* _Problems_
1. In the blog post about the work photo, rewrite the passage from "You all look" up to and including "a Merry Christmas!", putting "aprons" in place of "smocks".
2. In the blog post about the work photo, which Koontz novel does Jay Noel say to avoid?

* _Excerpt provided_
• • • • •

Thought you all would like a peek at a few of the people I work with. (Yes, that is Helen with a bottle of wine.)

back row: Mary, Me, Dave, Julie, Audrey
front row: Helen, Sherry

7 Comments:

Blogger Jay Noel said...

You all look like mad scientists with those smocks on!

Just kidding. A bottle of wine in the group work picture? Niiiiiice.

I hope you have a Merry Christmas!

11:45 AM  
Blogger Jay Noel said...

Oh, by the way, I hope you're enjoying "Life Expectancy." It's really a wonderful story. Although when reading Koontz, I sometimes skip the unnecessary paragraphs of detail to get back to the story.

If you're looking for a Koontz novel to avoid - it's "The Face." I just finished it. The first 450 pages are so boring. The last 250 pages are really good. It's slow, and I found out later that many just can't finish it.

11:47 AM  
Blogger Sherri Sanders said...

Ha Ha Ha Ha Ha (meniacle laughter) We are liquored up mad scientists. :D

I'm really enjoying the book, I'm glad you recommended it!

12:05 PM  
Blogger Unknown said...

What are the little badges that you are wearing? Is it the company logo?

• • • • •

* _Listing_

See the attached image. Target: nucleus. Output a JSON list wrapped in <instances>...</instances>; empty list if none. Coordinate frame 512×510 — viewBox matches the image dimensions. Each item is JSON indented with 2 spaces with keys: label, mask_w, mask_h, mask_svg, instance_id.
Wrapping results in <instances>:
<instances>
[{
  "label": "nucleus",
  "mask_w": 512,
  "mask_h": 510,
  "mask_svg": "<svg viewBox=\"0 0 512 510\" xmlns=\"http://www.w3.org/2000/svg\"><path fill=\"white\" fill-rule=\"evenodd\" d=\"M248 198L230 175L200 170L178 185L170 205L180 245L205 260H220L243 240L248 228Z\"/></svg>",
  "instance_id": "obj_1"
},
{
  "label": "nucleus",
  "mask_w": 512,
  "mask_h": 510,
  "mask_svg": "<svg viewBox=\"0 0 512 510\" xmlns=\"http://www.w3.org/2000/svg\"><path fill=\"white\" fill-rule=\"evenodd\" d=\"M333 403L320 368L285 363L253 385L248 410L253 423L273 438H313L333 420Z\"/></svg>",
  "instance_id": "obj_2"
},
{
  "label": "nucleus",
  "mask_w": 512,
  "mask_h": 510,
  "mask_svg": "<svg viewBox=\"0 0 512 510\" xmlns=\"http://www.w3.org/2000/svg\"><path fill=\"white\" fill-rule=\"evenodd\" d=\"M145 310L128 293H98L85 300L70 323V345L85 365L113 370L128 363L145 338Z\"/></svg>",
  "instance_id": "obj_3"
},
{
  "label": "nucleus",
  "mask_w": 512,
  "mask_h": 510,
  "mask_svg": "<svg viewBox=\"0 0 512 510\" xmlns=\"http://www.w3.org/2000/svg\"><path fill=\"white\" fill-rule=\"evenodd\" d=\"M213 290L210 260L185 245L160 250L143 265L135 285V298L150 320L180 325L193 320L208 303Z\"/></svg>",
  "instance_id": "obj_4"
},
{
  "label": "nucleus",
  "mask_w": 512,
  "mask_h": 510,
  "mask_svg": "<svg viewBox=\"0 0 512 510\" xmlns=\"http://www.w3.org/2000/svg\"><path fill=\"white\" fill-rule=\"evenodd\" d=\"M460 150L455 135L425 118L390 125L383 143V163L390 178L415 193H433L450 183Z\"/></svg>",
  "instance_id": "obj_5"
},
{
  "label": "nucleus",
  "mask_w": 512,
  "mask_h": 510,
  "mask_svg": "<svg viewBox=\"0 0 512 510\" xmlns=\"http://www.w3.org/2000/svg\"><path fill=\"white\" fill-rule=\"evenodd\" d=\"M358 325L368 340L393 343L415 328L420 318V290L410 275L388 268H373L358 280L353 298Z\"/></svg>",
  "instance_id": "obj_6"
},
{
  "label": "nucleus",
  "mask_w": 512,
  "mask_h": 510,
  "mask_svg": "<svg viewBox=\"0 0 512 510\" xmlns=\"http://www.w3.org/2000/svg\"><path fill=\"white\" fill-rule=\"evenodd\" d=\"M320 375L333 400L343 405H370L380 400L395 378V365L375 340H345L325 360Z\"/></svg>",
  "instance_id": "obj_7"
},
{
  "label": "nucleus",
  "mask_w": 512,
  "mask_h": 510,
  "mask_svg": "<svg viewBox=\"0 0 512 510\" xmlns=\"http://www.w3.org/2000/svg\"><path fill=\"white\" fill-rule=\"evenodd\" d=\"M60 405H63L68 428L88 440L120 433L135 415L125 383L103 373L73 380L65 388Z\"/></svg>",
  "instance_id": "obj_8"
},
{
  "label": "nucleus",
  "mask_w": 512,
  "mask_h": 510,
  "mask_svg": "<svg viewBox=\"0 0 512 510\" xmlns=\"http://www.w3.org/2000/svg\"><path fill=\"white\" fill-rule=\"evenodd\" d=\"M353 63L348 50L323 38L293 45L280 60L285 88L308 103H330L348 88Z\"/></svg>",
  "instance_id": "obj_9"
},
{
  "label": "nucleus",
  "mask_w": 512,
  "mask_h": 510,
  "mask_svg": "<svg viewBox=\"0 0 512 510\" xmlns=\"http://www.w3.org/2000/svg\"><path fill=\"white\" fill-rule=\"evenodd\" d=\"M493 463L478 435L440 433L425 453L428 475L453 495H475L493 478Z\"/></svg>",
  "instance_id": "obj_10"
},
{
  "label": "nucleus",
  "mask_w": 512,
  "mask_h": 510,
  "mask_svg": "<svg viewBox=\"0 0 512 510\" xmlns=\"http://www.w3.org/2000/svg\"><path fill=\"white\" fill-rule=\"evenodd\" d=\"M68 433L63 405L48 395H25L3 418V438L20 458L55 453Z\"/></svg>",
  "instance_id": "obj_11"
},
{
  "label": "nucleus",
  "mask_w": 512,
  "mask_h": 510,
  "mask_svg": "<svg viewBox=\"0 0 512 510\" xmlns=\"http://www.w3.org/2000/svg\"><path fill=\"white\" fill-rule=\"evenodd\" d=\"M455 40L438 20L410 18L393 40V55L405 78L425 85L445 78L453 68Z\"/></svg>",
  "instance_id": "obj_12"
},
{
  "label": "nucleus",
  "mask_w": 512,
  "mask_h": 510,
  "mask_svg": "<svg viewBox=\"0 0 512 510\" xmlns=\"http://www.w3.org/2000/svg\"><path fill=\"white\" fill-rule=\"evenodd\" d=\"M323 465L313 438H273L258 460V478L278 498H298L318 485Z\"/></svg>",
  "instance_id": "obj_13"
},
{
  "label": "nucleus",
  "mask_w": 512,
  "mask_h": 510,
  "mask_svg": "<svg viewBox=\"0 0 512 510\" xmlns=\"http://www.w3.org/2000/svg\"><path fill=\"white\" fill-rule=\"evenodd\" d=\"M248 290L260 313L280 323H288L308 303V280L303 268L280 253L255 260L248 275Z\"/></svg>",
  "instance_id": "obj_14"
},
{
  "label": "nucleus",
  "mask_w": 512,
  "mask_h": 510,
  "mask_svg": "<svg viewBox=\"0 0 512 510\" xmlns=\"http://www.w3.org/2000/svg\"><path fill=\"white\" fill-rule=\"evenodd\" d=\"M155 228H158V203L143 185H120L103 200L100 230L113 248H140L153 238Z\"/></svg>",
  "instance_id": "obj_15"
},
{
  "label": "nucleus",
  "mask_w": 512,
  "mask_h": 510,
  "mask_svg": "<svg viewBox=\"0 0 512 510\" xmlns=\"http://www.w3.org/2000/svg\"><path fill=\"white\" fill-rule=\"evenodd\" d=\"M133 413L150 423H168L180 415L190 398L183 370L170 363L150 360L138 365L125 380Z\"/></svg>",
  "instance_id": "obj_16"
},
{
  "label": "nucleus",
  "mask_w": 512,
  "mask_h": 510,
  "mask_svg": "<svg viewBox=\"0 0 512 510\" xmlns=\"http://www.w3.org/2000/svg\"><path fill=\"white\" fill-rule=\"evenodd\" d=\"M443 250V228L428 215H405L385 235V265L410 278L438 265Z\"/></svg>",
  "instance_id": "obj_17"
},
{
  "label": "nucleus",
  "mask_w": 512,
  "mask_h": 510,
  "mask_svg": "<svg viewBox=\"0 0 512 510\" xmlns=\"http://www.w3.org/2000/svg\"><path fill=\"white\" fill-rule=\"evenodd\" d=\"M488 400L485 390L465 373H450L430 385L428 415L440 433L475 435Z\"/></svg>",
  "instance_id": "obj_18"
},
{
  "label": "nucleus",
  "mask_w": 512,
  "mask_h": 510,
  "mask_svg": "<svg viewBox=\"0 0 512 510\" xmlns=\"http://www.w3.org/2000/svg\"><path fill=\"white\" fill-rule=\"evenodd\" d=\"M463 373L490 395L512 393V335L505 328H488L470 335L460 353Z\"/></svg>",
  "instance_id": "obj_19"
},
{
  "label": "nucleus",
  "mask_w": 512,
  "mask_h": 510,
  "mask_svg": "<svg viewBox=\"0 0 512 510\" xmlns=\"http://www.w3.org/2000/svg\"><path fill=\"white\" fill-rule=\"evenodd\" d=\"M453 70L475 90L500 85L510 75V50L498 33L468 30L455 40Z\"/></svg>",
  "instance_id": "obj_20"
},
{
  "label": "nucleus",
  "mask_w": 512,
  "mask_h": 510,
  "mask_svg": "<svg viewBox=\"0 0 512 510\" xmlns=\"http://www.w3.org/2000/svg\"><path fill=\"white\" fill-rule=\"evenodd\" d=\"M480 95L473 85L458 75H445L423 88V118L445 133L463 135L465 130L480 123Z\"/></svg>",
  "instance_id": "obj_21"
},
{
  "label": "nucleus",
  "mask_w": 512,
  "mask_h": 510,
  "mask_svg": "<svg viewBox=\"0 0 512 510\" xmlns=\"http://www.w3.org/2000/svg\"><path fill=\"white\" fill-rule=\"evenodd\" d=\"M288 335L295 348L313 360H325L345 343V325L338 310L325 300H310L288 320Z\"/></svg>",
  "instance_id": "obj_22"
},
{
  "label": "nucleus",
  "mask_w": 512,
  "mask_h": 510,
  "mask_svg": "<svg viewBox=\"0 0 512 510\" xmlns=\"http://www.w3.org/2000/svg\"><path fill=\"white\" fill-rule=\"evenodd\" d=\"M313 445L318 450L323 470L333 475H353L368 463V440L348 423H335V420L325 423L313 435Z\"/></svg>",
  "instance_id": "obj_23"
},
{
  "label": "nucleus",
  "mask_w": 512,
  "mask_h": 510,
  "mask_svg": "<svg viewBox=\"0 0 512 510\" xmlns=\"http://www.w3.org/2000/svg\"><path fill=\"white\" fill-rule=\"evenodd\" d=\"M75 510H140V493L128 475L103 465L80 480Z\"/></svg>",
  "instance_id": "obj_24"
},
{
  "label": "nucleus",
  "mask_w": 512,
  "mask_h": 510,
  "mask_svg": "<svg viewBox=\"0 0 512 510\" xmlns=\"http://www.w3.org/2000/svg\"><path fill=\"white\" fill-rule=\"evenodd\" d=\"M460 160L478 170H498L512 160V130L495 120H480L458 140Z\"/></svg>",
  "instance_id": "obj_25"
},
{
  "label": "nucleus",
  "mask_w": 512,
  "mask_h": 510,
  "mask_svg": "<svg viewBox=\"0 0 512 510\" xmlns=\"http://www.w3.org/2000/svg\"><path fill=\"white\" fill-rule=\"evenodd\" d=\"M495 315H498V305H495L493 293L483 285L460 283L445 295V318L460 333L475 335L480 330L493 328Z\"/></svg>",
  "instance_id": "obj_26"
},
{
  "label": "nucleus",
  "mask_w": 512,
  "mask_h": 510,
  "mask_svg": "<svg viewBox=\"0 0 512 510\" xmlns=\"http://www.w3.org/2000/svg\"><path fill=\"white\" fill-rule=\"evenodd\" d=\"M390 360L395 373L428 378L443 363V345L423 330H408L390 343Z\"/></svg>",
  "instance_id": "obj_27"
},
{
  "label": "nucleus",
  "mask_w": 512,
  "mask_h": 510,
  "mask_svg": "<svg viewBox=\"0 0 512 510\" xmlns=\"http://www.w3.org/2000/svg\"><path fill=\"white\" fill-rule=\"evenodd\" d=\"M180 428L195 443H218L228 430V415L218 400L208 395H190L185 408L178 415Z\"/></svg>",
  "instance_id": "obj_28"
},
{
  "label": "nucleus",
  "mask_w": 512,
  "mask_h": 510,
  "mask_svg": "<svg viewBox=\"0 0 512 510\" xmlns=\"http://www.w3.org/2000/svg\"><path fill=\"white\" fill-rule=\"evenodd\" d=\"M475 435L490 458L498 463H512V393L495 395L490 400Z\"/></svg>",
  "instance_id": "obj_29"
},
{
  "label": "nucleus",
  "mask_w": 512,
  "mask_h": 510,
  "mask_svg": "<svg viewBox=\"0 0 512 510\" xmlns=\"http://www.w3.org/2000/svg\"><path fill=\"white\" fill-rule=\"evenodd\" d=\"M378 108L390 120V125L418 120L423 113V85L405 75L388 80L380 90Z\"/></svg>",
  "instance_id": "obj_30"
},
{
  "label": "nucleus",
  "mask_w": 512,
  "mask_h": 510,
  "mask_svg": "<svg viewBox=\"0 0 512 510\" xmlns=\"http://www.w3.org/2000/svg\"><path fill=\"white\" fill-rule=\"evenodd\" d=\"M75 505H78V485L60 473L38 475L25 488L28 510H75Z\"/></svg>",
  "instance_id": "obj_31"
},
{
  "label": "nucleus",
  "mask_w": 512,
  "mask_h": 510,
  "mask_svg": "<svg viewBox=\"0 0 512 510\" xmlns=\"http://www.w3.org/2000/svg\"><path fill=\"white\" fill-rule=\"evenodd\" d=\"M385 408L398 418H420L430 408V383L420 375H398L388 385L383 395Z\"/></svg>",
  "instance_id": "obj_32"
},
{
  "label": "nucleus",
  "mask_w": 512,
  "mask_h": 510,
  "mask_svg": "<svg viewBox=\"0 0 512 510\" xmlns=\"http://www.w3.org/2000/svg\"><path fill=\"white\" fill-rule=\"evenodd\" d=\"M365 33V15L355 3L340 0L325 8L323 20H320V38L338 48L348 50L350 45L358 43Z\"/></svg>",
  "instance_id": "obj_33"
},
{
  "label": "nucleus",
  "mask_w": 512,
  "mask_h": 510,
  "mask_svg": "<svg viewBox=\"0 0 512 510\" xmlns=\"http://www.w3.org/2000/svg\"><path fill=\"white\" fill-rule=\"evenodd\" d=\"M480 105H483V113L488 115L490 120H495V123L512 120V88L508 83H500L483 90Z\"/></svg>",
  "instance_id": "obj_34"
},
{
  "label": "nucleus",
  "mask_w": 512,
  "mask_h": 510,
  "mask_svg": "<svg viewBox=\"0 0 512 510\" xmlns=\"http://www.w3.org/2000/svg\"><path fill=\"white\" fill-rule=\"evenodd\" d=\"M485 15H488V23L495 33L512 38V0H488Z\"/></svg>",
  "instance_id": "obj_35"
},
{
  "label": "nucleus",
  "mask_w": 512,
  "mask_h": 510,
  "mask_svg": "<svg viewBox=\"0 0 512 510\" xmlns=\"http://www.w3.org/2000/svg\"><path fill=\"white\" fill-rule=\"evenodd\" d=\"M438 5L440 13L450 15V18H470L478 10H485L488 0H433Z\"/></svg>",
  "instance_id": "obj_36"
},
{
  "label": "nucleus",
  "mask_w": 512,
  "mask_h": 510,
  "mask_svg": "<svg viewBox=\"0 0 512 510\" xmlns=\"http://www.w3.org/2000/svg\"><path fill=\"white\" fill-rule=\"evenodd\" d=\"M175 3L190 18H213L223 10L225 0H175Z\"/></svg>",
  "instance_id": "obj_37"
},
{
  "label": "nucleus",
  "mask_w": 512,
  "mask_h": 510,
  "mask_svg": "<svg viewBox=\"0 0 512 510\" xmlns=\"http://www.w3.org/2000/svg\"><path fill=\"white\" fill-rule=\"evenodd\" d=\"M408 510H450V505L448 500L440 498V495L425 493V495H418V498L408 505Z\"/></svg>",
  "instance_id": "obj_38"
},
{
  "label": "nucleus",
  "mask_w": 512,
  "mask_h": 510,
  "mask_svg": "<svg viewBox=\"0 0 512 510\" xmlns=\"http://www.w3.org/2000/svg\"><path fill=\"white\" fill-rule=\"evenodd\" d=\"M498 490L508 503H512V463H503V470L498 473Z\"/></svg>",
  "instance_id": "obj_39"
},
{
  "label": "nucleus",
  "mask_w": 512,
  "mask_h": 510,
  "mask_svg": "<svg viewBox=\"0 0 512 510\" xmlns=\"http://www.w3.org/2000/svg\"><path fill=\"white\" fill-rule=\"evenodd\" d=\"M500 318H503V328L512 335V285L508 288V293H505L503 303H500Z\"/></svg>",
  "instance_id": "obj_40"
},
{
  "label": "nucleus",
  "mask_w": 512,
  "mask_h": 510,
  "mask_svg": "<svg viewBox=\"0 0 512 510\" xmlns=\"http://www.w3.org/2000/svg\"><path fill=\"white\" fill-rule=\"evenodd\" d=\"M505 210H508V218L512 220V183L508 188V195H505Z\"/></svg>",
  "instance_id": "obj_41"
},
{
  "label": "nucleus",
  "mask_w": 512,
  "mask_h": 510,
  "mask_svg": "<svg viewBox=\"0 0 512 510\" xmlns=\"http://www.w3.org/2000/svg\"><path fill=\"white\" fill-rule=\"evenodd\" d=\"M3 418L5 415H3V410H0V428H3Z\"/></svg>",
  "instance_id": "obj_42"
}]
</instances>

• • • • •

* _Solutions in order_
1.
You all look like mad scientists with those aprons on!

Just kidding. A bottle of wine in the group work picture? Niiiiiice.

I hope you have a Merry Christmas!

2. "The Face."